* **EXCERPT PROVIDED**:
***

Change we can’t believe in

Capitalism has keeled over before our eyes. America is poised for its first-ever black President. Over 100 million marched this week to end world poverty. And in Malta, we are still arguing over whether to introduce divorce. RAPHAEL VASSALLO analyses why we lag so far behind the rest of the world when it comes to civil liberties

There is something in the air. An uncertain sensation that “something big” might be about to happen. A pervasive feeling that the present political and economic models are no longer valid for the immediate future; that the anti-globalisation movement may have had a point when it ran riot in Genoa in 2001; that the monster that arose in the wake of Communism was too greedy, too near-sighted, and above all too badly mismanaged to last for long.
Like a distant echo of 1968, this is all fertile ground for social revolution. This week, a scarcely credible 106 million people gathered simultaneously in cities across the world, in a global manifestation against poverty. The demonstration’s organisers had hoped to attract 67 million, or 1% of the world’s population. In the end, the turnout was almost double: a fact that was quickly attributed to global discontent at the current financial crisis.

***

* **LISTED ENTRIES**:

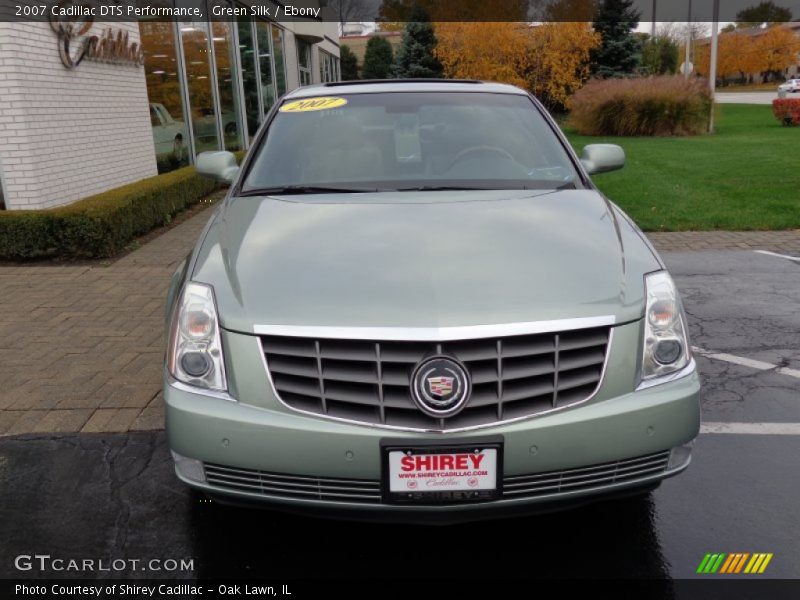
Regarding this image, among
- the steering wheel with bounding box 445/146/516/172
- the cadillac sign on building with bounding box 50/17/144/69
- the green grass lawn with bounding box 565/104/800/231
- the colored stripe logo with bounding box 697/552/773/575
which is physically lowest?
the green grass lawn with bounding box 565/104/800/231

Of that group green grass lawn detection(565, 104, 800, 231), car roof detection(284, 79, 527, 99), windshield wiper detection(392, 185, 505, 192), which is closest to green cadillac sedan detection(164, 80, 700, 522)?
windshield wiper detection(392, 185, 505, 192)

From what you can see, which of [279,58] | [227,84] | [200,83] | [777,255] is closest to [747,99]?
[279,58]

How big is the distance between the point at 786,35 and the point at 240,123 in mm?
75723

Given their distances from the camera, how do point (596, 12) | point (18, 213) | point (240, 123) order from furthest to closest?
1. point (596, 12)
2. point (240, 123)
3. point (18, 213)

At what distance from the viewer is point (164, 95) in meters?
12.4

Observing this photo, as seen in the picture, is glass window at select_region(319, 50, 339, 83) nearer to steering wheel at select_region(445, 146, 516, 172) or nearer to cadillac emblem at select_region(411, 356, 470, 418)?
steering wheel at select_region(445, 146, 516, 172)

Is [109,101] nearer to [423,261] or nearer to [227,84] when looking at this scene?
[227,84]

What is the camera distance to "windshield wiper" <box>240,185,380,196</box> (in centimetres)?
343

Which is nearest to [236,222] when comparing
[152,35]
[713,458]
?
[713,458]

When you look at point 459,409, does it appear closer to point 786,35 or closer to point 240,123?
point 240,123

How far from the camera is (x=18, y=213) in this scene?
774cm

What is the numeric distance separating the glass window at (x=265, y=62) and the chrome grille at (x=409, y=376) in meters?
19.1

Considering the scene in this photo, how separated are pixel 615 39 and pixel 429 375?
36504mm

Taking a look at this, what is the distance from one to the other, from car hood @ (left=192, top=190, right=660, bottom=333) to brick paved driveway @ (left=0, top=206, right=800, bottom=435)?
1.49 metres
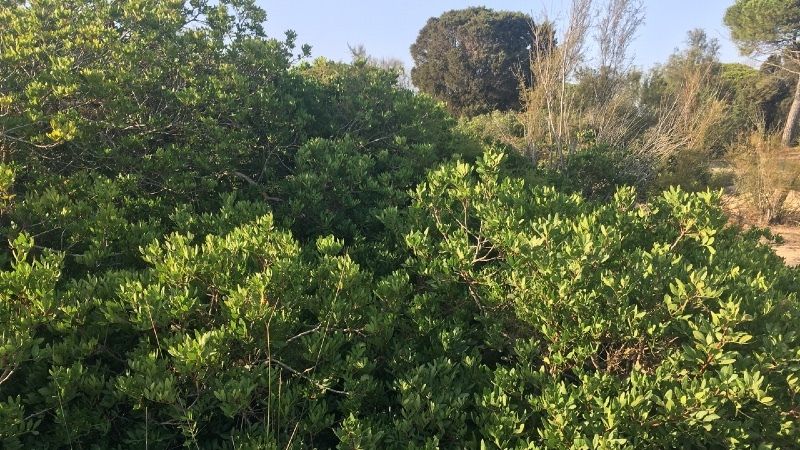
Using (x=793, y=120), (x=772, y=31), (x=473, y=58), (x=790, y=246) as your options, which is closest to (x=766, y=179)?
(x=790, y=246)

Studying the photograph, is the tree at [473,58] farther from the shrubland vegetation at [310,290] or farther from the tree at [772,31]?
the shrubland vegetation at [310,290]

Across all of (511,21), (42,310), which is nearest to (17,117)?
(42,310)

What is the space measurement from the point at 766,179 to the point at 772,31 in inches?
563

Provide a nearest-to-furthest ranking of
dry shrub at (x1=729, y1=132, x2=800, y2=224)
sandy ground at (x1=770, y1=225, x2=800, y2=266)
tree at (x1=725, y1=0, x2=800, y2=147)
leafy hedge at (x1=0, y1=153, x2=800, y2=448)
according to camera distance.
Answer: leafy hedge at (x1=0, y1=153, x2=800, y2=448) → sandy ground at (x1=770, y1=225, x2=800, y2=266) → dry shrub at (x1=729, y1=132, x2=800, y2=224) → tree at (x1=725, y1=0, x2=800, y2=147)

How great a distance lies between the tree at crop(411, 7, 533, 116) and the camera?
26.7 meters

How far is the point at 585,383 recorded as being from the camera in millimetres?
2178

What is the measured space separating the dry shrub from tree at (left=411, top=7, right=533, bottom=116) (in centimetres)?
1469

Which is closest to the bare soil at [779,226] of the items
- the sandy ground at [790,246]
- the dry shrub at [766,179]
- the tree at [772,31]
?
the sandy ground at [790,246]

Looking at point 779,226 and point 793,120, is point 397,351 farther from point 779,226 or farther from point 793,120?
point 793,120

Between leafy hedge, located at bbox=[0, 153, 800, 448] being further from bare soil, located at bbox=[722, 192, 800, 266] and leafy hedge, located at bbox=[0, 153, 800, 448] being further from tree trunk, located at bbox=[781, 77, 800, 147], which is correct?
tree trunk, located at bbox=[781, 77, 800, 147]

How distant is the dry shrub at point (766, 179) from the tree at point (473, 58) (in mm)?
14691

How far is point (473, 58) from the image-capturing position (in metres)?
27.1

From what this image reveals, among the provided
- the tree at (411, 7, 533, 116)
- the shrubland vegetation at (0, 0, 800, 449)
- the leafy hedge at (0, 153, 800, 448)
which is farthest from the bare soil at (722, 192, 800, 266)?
the tree at (411, 7, 533, 116)

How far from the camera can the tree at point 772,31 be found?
21.1 metres
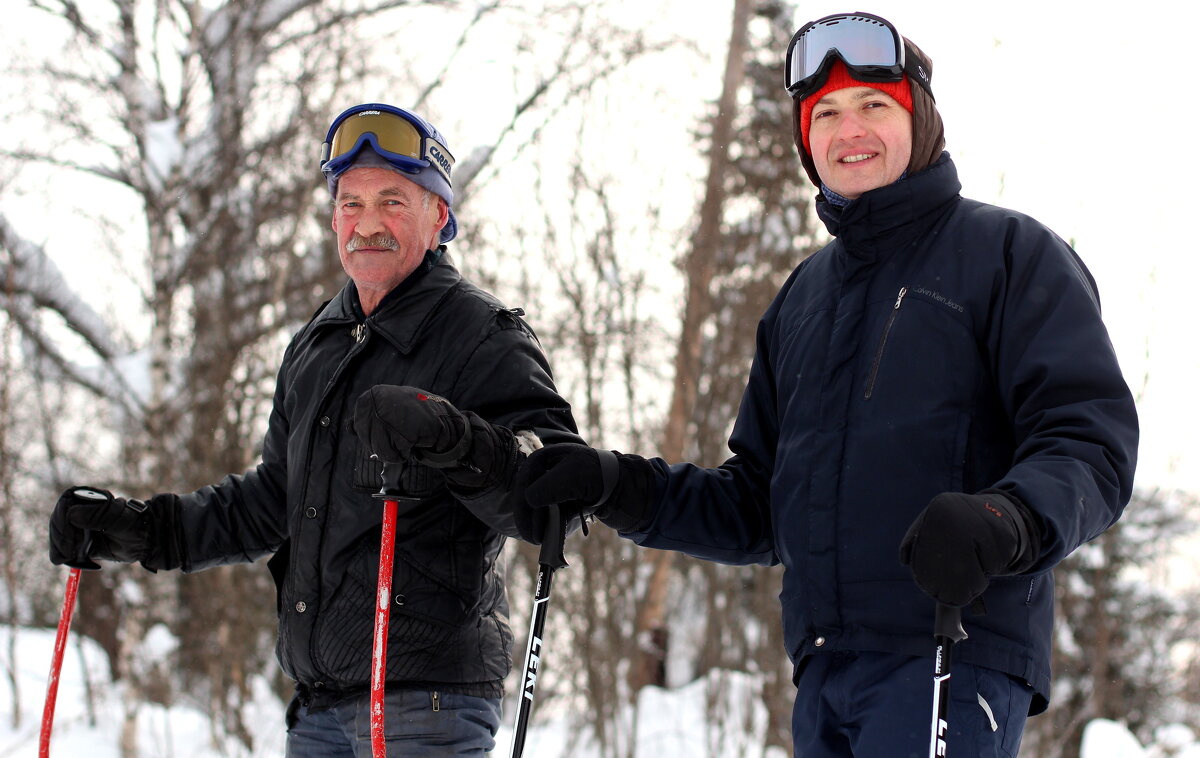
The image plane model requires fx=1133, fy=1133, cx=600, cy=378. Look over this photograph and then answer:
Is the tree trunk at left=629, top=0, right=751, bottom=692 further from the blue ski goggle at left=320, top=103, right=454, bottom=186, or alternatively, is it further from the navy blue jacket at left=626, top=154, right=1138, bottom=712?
the navy blue jacket at left=626, top=154, right=1138, bottom=712

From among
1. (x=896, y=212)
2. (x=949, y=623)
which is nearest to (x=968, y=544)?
(x=949, y=623)

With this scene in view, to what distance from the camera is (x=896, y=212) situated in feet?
6.92

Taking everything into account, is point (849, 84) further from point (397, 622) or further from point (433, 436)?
point (397, 622)

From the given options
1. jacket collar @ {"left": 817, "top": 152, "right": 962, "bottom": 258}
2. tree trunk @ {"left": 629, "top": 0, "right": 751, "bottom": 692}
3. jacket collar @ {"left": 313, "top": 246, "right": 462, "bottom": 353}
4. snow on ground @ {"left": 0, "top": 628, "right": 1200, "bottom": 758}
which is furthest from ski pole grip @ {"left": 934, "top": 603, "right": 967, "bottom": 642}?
tree trunk @ {"left": 629, "top": 0, "right": 751, "bottom": 692}

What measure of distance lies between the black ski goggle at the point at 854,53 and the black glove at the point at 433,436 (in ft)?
3.10

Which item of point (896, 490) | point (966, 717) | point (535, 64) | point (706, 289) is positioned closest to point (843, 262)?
point (896, 490)

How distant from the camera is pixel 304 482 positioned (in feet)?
8.52

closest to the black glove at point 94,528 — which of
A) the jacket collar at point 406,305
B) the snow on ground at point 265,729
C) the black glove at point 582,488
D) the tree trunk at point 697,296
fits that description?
the jacket collar at point 406,305

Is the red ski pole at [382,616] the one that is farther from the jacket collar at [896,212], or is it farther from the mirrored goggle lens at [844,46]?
the mirrored goggle lens at [844,46]

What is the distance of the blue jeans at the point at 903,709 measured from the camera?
1.80 meters

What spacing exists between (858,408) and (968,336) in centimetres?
22

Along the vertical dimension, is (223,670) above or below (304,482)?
below

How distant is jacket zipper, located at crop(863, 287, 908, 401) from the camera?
2.00 meters

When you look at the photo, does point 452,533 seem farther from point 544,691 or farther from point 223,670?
point 223,670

***

* **CHALLENGE**:
In the article on civil liberties in Malta, how many people had the organizers of the global demonstration against poverty hoped to attract?

* **SOLUTION FOR THIS PROBLEM**:
67 million, or 1% of the world's population.